За снежным столом депутаты прямо рты разинули, хлопали вытаращенными глазами. Эвон, куда революция повернула! Ну, держись, Совет!
— Вот я ему морду до крови обстрогаю, твоему выпивохе, — пообещал наконец мрачно-решительно Пашкин родитель-столяр, выручая оцепенелых товарищей по заседанью. — Надобно и самогонщиков по рукам ударить, или как?.. Что ж ты, Анна Прокофьевна, ко мне сразу не обратилась? В одной деревне живем, а бежишь за три версты в село, в Совет, будто сами не управимся, гляди.
— Родимый, вот те крест, раз пять под твое окошко прибегала, стучалась, да черт тебя носит невесть где, — призналась отчаянно-откровенно жалобщица. — А ты будто и не знал про мою беду? Полно-ко!
— Всего-то и бог не знает. Меня Совет носит, по большим делам, — с досадой ответил Тараканов. — А тебя зачем принесло сюда в лохмотьях? — вскинулся, упрекнул он неожиданно. — В церковь шерстяную юбку надеваешь, а сюда… К чему?!
На него и руками замахали, не туда поехал, — много хватил в сторону. Но крутовская мамка не обиделась, должно быть, в самый аккурат пробрал сосед.

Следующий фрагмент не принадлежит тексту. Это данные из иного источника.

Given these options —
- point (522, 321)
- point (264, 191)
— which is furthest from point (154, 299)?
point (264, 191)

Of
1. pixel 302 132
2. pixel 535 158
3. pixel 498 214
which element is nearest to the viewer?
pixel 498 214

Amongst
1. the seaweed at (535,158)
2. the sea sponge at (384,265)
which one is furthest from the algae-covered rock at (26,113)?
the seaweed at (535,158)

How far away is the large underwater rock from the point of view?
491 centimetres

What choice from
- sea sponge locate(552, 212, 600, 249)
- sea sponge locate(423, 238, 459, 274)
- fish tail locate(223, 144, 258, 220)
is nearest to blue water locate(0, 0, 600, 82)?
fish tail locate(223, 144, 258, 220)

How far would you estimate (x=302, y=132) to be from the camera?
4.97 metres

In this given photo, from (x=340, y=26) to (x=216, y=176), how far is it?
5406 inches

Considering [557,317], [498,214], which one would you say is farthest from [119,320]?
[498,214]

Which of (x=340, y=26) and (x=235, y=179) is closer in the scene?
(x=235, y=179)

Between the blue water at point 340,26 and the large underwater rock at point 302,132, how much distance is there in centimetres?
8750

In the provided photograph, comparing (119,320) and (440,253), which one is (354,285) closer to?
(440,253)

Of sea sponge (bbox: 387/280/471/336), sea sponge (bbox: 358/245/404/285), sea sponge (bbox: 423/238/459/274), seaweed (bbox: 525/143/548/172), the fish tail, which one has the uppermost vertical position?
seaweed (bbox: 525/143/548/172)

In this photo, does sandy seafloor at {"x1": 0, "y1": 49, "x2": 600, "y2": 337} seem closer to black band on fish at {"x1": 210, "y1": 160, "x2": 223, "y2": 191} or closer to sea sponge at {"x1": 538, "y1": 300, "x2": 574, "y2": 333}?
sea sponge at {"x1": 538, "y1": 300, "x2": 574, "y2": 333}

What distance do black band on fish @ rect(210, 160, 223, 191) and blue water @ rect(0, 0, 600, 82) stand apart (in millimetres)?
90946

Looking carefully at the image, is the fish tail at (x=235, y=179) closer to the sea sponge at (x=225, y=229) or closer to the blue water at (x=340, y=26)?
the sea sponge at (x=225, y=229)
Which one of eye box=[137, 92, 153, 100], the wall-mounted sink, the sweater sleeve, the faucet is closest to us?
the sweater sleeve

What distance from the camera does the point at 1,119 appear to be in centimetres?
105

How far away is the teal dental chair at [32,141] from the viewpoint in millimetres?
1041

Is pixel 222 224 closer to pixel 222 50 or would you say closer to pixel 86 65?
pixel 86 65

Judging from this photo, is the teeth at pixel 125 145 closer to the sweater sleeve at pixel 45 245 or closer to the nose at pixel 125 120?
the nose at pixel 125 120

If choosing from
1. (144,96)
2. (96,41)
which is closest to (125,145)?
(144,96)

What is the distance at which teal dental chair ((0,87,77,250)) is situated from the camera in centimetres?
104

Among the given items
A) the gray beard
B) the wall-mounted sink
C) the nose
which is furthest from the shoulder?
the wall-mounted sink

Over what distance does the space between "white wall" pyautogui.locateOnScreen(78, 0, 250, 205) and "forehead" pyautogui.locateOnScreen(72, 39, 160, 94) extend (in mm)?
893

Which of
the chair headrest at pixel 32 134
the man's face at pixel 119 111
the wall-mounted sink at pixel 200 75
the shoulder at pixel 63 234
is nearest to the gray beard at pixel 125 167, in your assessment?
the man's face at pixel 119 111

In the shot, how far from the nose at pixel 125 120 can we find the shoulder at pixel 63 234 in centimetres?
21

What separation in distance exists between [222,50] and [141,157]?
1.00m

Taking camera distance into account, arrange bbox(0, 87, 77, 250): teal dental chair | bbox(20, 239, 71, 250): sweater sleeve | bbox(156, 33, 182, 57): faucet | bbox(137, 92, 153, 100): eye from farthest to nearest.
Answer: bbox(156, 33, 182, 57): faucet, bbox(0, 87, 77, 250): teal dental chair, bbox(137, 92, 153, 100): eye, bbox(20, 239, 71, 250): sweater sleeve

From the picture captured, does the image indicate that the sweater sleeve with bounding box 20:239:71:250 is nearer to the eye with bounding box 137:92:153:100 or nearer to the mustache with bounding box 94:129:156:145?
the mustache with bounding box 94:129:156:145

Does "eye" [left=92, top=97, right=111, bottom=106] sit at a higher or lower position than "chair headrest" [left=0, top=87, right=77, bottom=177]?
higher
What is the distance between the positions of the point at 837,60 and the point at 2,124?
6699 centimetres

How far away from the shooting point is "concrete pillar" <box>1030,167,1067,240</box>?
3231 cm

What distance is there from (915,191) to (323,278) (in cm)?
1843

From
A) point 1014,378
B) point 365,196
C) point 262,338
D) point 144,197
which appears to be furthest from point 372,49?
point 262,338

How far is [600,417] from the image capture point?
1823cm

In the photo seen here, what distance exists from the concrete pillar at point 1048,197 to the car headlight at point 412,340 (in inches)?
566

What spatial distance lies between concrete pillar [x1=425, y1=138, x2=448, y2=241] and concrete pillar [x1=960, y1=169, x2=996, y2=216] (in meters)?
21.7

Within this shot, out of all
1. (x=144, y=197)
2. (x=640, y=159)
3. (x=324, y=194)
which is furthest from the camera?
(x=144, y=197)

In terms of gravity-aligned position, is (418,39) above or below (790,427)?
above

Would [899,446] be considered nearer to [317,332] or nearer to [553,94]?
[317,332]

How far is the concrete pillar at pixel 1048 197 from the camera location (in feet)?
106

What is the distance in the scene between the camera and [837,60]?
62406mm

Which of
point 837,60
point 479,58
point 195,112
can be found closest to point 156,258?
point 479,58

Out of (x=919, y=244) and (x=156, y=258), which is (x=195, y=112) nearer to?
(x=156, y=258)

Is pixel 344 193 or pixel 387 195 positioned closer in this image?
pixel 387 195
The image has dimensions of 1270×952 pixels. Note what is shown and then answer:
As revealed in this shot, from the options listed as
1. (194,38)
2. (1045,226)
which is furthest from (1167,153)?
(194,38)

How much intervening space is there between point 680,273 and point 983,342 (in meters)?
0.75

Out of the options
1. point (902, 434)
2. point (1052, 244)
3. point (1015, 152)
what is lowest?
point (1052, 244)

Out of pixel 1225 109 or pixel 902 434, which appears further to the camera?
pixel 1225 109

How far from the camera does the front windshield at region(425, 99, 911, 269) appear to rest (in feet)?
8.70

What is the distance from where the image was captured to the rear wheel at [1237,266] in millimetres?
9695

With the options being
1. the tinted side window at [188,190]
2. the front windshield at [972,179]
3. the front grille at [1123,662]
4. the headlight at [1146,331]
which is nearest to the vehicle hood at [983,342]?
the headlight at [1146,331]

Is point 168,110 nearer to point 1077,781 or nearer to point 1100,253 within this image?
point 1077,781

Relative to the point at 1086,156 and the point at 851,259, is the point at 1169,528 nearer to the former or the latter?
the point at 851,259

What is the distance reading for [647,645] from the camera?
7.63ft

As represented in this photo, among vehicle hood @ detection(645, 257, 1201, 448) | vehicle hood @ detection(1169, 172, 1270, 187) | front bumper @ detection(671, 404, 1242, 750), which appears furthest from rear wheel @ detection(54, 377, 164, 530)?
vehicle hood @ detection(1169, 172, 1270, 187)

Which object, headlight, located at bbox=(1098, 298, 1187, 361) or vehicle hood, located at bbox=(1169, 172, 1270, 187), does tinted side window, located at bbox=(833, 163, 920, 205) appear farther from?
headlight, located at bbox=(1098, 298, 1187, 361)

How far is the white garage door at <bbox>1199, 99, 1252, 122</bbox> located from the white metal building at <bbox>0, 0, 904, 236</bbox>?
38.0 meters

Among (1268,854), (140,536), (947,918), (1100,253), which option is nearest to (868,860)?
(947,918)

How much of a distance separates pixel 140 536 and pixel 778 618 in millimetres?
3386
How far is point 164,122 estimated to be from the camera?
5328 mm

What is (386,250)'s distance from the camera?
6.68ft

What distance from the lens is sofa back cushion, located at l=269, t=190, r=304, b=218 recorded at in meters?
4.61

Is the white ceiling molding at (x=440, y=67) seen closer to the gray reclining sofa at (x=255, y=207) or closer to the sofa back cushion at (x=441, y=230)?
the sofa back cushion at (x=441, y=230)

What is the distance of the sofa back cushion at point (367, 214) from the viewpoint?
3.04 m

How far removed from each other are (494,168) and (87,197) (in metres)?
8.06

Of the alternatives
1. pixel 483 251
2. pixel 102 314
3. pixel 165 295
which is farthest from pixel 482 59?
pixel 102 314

— Да нету юбки, нету! — оправдывалась она. — Нюрка Пузырек, прихихеня, самогонное варило, чу, в ней щеголяет, в моей шерстяной юбке… Ну, вырядилась похуже, каюсь, демон вас чем прошибет!
И смех и грех. Шурка с Яшкой не знали, что записывать в протокол. Наставили одних клякс, что слезы.
Зато с каким наслаждением и старанием, как чистописание в школе, без помарок, красиво вывели-утвердили они выговор женам Фомичевых, тетке Анисье и тетке Дарье, за оскорбление Катерины Барабановой, будто укравшей середь бела дня корову с барского двора. «Означенная корова спасена гражданкой Катериной Дмитриевной от огня во время пожара и возвращена в полной сохранности владельцам», — записали парнюги-школьники, молодцы, слово в слово, как торжественно-раздельно произнес, словно на уроке диктанта, дядя Родя Большак покривив чуть доброй душой. Впрочем, какая тут кривизна, если заглавная правда была в том, что комолую рыжую, комод комодом корову Барабаниха действительно отвела в усадьбу, — они, писаря, тому немые свидетели. А как попала корова на чужой двор, в загородку, не имеет значение.